### EXERCISE OBJECTIVE
Look for the line with "Królewski Bengalia tygrys"; please transcribe it and every later line in the entries exactly, up to the end, leaving pictures out.

Collected data:
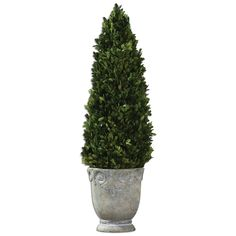 Boxwood Cone Topiary by Uttermost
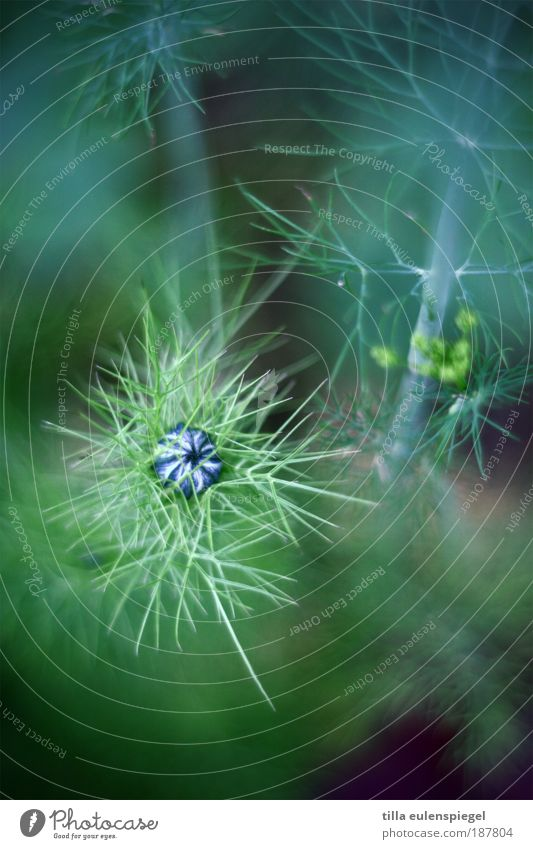 * Environment Nature Plant Blossom Agricultural crop Dill Dill blossom Authentic Exotic Natural Original Wild Blue Green Colour Depth of field Edible Primordial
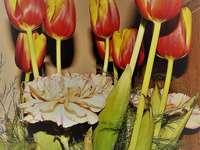 Tulipán és szegfű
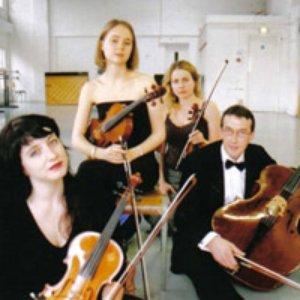Image for 'Aurora Strings'
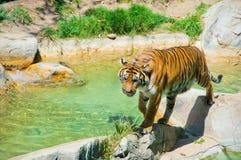 Królewski Bengalia tygrys przy zoo Los Angeles Fotografia Royalty Free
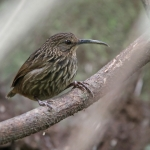 Long-billed Wren-Babbler
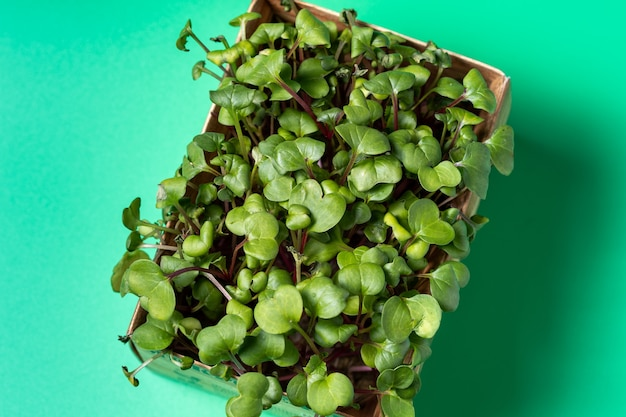 Микро-зелень в лотке для выращивания в картонной коробке. продажа и доставка микро зелени.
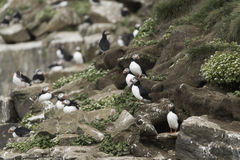 Puffins Royalty Free Stock Image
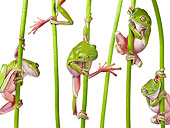 FRG 01 KH0055 01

### EXPECTED ANSWER
 Królewski Bengalia tygrys przy zoo Los Angeles Fotografia Royalty Free
 Long-billed Wren-Babbler
 Микро-зелень в лотке для выращивания в картонной коробке. продажа и доставка микро зелени.
 Puffins Royalty Free Stock Image
 FRG 01 KH0055 01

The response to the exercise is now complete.